TO-DO LIST.
(a) In the article about the Children's Theatre production of James and the Giant Peach, which actor plays Centipede?
(b) Carry on the article about the Children's Theatre production of James and the Giant Peach, picking up after its last sentence.

PAGE.
THEATER

Bugs are heroes in James and the Giant Peach

Just peachy: Garrett Flood (left) plays Old Green Grasshopper, Jeffrey Oakley plays James and Jhonika Wright plays Ladybird in James and the Giant Peach at the Arkansas Arts Center Children’s Theatre.
Just peachy: Garrett Flood (left) plays Old Green Grasshopper, Jeffrey Oakley plays James and Jhonika Wright plays Ladybird in James and the Giant Peach at the Arkansas Arts Center Children’s Theatre.

The Arkansas Arts Center Children’s Theatre’s new production involves a battle between aunts and bugs. And audiences will likely be rooting for the bugs.

In James and the Giant Peach, opening Friday at the Arts Center in Little Rock’s MacArthur Park, the title character discovers that his new friends, a handful of creepy-crawlies who have been magically colossal-ized along with the fruit that is their home, display a lot more humanity than his gruesome guardians.

You’ll be able to see James (Jeffrey Oakley), his unpleasant aunts (Mark Hansen as Aunt Spiker and Aleigha Morton as Aunt Sponge) and the multi-legged creatures - Garrett Flood as Old Green Grasshopper, Anna Tess Frost as Spider, Jeremy Matthey as Centipede, Jhonika Wright as Ladybird and Cassandra Nary as Earthworm. But, says stage manager Sinovia Mayfield, you may have to stretch your imagination a little to see the title fruit.

“It’s more of a metaphorical peach,” she explains, noting that via a lot of shadow play on the part of director and scenic designer Alan Keith Smith and lighting designer Penelope Poppers, “you’ll see the shape of a peach, and get the feel of a peach.”

Smith does a lot of the script adaptations for Children’s Theatre shows, but this one came in ready-made: David Wood penned it, based on the classic by Roald Dahl.

MATERIAL PROVIDED.

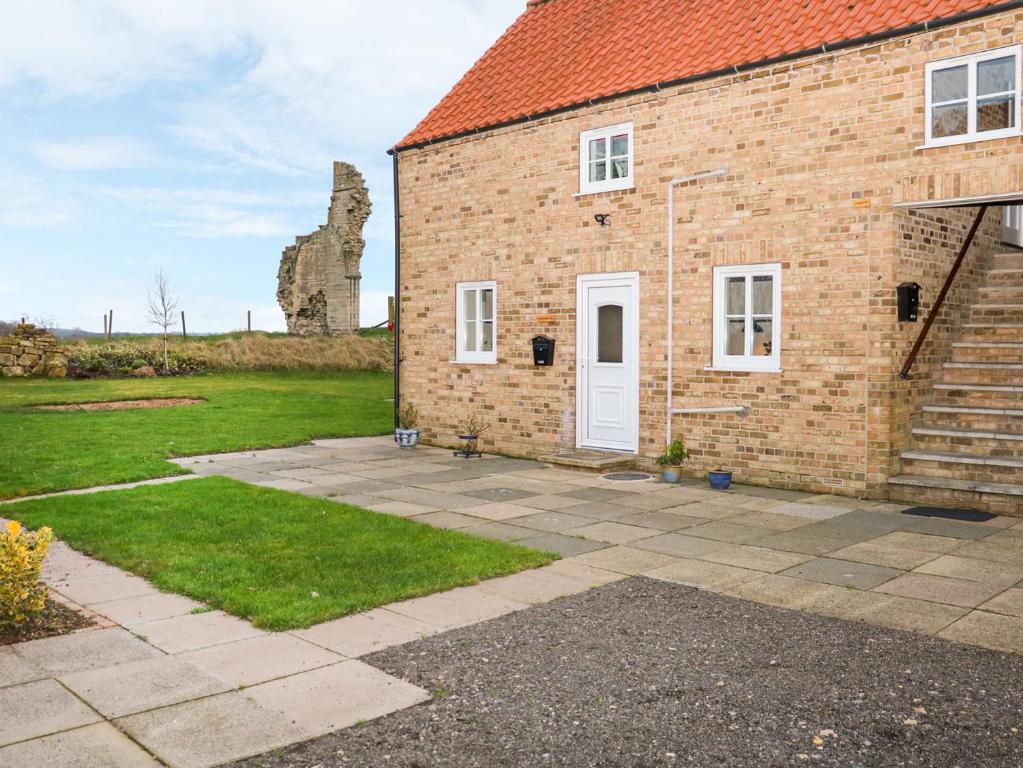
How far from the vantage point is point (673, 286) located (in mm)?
11297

ANSWER SET.
(a) Jeremy Matthey

(b)
Oakley, a seventh-grader at LISA Academy North who made his children’s theater debut as Philip, one of the human characters in City Mouse, Country Mouse, Christmas House in December, says he was familiar with the story, though not necessarily Dahl’s book, before he took on the role.

“I watched the [part-live, part-animated] movie the day of the auditions,” he explains. He’s since become a Dahl fan: “It took some imagination to make this up.” And he doesn’t mind that he doesn’t yet get to don a creature costume for this show. “It doesn’t really matter that much to me - it’s just important that I get to act.”

Wright, who also appeared as Aunt Mel in City Mouse, Country Mouse, Christmas House, is delighted with her split-cape, black-on-red ladybird (or ladybug, as it’s more popularly known) costume (designed by Erin Larkin). “And I get to sing a song about [James’] nasty aunts.”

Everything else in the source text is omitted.